Yiğit bir savcı çıkıp, bunu ihbar kabul edip soruşturma açtı mı? Hayır!..

Sayın Adalet Bakanı resen bir uygulama yaptı mı? Hayır!..

Sayın Kılıçdaroğlu’na linç girişiminde bulunanlar tutuklandı mı? Hayır!..  O zaman vatandaş soruyor, nerede hukuk reformu!..

AB’ye gülücük mesajları gönderip, Macron denen Türk düşmanına bir cuma namazı çıkışında söylenen sözler ise uluslararası kesimlerde nasıl değerlendirilecek, doğrusu meraktayım. Bu söylenen sözler, kısa süre sonra yapılacak olan AB’nin Türkiye değelendirilmesinde göz önüne alınmayacak mı sanıyorsunuz? Şimdi gel de ülkenin gurur kaynağı olan Dışişleri Bakanlığı’ndaki “MONŞERLER”’i arama, neredesiniz diye sorma!

Sayın AKP Genel Başkanı, ülkeyi tek başına yöneten biri olarak her şeyden önce “GÜVEN” duygusunu sadece yurt içinde değil, uluslararası camiada da sağlamanız gerekli. Ama görünüşe göre işimiz gerçekten zor. Öncelikle ortağınız ne der ne demez hiç umursamadan, gerçek bir DEMOKRATİK HUKUK reformu yapmalısınız. Bu reform sağlanmadığı sürece hiçbir yabancı yatırımcı ülkeye gelmez ve bu da bizim iki yakamızı bir araya getirmemize asla müsaade etmez.

Konuyu daha fazla uzatmadan Nasreddin Hoca’nın bir öyküsüyle sizleri baş başa bırakıyorum.

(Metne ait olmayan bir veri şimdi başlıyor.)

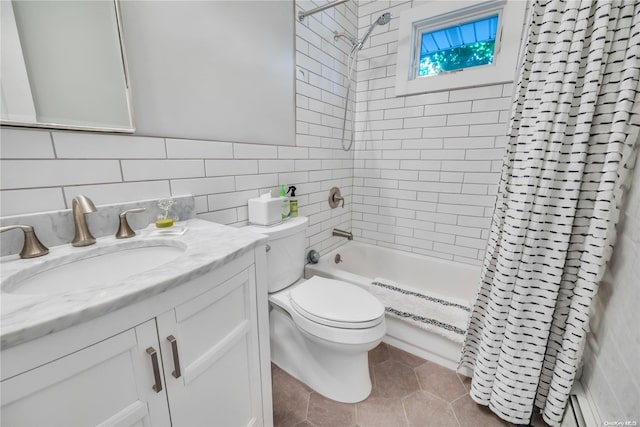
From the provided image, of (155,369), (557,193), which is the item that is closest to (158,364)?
(155,369)

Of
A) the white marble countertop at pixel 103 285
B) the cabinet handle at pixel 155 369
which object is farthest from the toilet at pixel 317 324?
the cabinet handle at pixel 155 369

Nasreddin Hoca bir gün tarlasında çalışırken oradan geçen bir genç kendisine şöyle seslenmiş:

“Kolay gelsin baba! Falan köye ne kadar zamanda gidebilirim?”

Hoca, hiç oralı olmamış, sanki soruyu duymamış gibi işine devam etmiş.

Genç adam aynı soruyu daha yüksek sesle bir daha sormuş. Hoca yine oralı olmayınca adam içinden "sağır mıdır nedir bu adam ?" diye düşünerek bir daha var gücüyle seslenmiş:

“Heeey hemşerim! Sana söylüyorum duymuyor musun! Şu köye ne kadar zamanda varabilirim diye soruyorum, bir cevap versene!..”

Hoca yine cevap vermeyince adam "bu adam ya sağır, ya bunak, ya da başka bir derdi var" diye düşünerek Hoca'dan ümidini kesmiş ve yürümeye başlamış.

Biraz yürüdükten sonra arkasından Hoca’nın şöyle seslendiğini işitmiş :

“Oraya tam iki saatte varırsın.”

Üç kere sorduğu halde sorusuna cevap alamadığı için canı zaten sıkkın olan adam iyice sinirlenmiş ve demiş ki :

“Yahu sen ne biçim adamsın, madem biliyordun, şunu baştan söyleseydin ya!”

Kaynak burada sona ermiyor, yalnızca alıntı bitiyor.